Presents error cases for the evaluated dimension, including input/output examples and detailed judgments. Error Case Study

Leaderboard

Shows the evaluation results for all models, along with visualized comparisons to previous versions (e.g., our v1.0 results). Leaderboard

Contributing

We welcome contributions from the community!
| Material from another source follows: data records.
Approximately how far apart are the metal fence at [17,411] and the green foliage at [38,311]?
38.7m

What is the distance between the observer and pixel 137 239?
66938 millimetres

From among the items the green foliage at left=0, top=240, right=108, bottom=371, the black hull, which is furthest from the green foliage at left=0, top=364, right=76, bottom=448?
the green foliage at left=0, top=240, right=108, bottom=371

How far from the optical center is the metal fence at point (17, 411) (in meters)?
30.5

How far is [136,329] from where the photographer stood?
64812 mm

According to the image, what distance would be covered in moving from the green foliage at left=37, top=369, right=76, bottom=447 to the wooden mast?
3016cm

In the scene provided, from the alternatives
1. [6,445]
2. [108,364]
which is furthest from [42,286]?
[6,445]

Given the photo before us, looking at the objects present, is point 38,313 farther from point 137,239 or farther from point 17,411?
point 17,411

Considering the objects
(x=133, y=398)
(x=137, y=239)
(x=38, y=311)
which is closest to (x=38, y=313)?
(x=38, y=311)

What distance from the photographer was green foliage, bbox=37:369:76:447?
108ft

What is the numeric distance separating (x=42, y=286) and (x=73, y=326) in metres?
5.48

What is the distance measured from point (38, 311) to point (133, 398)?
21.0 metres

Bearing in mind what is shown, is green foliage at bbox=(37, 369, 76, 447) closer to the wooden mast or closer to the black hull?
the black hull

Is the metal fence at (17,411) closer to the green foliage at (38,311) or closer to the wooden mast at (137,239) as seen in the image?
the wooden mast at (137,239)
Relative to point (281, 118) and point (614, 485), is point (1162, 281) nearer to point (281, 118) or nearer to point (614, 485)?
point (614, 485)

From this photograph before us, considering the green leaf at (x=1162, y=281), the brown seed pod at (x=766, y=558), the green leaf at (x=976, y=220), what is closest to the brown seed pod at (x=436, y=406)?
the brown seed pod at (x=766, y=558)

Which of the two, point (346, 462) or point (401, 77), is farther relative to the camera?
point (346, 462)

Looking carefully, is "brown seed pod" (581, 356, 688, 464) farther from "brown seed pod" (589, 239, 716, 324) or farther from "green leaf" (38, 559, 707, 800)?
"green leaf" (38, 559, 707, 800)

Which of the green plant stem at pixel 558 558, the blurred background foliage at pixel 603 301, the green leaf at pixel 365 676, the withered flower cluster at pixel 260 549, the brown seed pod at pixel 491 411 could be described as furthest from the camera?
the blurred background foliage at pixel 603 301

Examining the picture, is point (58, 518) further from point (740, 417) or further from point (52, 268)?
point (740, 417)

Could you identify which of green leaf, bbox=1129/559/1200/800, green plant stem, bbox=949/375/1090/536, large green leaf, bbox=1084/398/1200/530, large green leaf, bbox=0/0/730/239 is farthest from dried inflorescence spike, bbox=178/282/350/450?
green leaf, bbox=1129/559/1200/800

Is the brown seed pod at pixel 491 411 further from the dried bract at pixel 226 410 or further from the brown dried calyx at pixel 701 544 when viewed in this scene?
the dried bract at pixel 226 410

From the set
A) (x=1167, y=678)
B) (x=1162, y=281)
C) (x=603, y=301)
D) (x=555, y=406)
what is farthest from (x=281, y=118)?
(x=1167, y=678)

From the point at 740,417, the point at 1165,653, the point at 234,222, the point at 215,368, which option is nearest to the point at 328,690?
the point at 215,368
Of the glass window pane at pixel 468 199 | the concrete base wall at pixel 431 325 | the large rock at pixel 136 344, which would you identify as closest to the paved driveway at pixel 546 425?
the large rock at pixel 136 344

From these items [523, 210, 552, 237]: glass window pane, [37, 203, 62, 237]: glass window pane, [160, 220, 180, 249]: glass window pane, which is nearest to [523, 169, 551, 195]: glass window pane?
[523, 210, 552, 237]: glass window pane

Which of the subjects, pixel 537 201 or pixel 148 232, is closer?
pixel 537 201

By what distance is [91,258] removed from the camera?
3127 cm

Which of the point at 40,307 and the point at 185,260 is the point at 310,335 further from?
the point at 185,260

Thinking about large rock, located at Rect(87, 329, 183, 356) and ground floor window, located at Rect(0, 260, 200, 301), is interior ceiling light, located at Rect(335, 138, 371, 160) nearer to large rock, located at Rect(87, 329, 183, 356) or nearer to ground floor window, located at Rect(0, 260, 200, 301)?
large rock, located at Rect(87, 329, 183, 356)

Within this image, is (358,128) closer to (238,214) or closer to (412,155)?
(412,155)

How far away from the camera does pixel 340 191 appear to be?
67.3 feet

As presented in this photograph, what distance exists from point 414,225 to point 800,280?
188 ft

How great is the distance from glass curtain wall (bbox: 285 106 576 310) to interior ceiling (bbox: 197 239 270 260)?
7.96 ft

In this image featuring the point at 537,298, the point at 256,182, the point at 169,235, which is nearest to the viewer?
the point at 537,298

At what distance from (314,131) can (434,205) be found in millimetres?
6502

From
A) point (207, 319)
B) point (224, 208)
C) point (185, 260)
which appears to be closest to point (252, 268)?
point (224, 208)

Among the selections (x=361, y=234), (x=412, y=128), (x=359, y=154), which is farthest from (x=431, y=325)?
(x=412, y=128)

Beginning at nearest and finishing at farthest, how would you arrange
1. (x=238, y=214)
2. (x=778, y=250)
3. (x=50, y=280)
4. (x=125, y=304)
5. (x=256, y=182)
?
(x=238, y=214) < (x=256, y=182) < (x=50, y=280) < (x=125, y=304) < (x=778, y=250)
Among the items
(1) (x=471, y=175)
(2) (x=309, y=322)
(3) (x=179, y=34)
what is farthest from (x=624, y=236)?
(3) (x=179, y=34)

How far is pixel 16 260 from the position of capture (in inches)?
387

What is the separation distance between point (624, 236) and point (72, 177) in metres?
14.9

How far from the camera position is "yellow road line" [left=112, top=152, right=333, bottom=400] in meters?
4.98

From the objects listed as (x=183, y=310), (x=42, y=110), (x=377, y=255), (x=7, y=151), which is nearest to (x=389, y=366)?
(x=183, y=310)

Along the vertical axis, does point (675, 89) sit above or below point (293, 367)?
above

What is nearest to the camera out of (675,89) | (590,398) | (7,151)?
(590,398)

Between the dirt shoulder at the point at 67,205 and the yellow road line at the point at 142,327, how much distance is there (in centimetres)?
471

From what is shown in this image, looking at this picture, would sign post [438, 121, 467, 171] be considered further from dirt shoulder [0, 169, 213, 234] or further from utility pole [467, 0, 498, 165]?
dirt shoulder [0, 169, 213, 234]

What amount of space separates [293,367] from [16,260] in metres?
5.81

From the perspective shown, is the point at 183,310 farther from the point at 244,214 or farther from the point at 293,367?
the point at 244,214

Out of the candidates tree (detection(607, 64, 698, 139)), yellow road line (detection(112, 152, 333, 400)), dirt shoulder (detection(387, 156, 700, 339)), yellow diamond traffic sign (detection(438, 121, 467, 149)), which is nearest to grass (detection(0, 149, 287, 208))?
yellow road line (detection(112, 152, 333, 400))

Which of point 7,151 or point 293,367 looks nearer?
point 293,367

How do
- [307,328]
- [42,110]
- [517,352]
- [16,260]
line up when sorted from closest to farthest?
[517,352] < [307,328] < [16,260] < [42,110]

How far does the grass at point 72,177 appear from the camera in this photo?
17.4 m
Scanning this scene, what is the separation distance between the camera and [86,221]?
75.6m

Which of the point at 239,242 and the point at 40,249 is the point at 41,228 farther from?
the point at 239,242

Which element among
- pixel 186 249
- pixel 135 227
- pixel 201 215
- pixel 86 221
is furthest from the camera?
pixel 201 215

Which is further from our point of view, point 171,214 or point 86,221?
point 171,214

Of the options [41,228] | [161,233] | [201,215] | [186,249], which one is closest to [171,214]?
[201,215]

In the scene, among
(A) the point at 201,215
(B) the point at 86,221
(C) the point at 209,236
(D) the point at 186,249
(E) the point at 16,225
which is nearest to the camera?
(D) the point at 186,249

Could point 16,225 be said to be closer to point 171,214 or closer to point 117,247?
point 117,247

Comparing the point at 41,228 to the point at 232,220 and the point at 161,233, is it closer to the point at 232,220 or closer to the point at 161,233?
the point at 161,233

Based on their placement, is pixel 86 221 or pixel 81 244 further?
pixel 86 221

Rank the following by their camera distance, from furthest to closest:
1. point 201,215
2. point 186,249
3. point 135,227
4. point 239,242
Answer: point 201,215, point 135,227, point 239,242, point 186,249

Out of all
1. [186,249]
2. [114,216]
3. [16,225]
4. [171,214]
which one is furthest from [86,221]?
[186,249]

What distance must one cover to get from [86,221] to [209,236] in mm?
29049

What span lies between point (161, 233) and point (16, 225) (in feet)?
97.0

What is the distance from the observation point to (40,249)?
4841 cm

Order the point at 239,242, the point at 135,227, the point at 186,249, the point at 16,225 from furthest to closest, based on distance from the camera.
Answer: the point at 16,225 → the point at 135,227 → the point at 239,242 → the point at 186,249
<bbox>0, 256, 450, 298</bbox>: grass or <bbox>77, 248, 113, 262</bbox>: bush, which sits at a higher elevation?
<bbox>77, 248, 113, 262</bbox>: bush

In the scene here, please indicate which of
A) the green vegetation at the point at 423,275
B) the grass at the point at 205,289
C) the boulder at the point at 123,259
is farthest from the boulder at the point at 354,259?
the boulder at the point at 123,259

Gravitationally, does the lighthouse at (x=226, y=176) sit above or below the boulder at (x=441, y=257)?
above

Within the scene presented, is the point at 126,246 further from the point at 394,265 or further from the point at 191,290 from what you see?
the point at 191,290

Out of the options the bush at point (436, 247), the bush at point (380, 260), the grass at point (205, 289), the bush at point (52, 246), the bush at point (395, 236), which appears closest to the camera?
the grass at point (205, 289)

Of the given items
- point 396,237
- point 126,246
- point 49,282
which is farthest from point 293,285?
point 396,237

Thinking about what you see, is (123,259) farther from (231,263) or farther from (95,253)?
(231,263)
To contribute:

  1. Fork the repository.
  2. Create a feature branch (git checkout -b feature-name).
  3. Commit your changes (git commit -m 'Add feature').
  4. Push to your branch (git push origin feature-name).
  5. Open a pull request.

Citation

@article{huang2025trustgen,
    title={On the Trustworthiness of Generative Foundation Models: Guideline, Assessment, and Perspective},
    author={Yue Huang and Chujie Gao and Siyuan Wu and Haoran Wang and Xiangqi Wang and Yujun Zhou and Yanbo Wang and Jiayi Ye and Jiawen Shi and Qihui Zhang and Yuan Li and Han Bao and Zhaoyi Liu and Tianrui Guan and Dongping Chen and Ruoxi Chen and Kehan Guo and Andy Zou and Bryan Hooi Kuen-Yew and Caiming Xiong and Elias Stengel-Eskin and Hongyang Zhang and Hongzhi Yin and Huan Zhang and Huaxiu Yao and Jaehong Yoon and Jieyu Zhang and Kai Shu and Kaijie Zhu and Ranjay Krishna and Swabha Swayamdipta and Taiwei Shi and Weijia Shi and Xiang Li and Yiwei Li and Yuexing Hao and Zhihao Jia and Zhize Li and Xiuying Chen and Zhengzhong Tu and Xiyang Hu and Tianyi Zhou and Jieyu Zhao and Lichao Sun and Furong Huang and Or Cohen Sasson and Prasanna Sattigeri and Anka Reuel and Max Lamparth and Yue Zhao and Nouha Dziri and Yu Su and Huan Sun and Heng Ji and Chaowei Xiao and Mohit Bansal and Nitesh V. Chawla and Jian Pei and Jianfeng Gao and Michael Backes and Philip S. Yu and Neil Zhenqiang Gong and Pin-Yu Chen and Bo Li and Xiangliang Zhang},
    journal={arXiv preprint arXiv:2502.14296},
    year={2025}
}

License

This project is licensed under the CC BY-NC 4.0.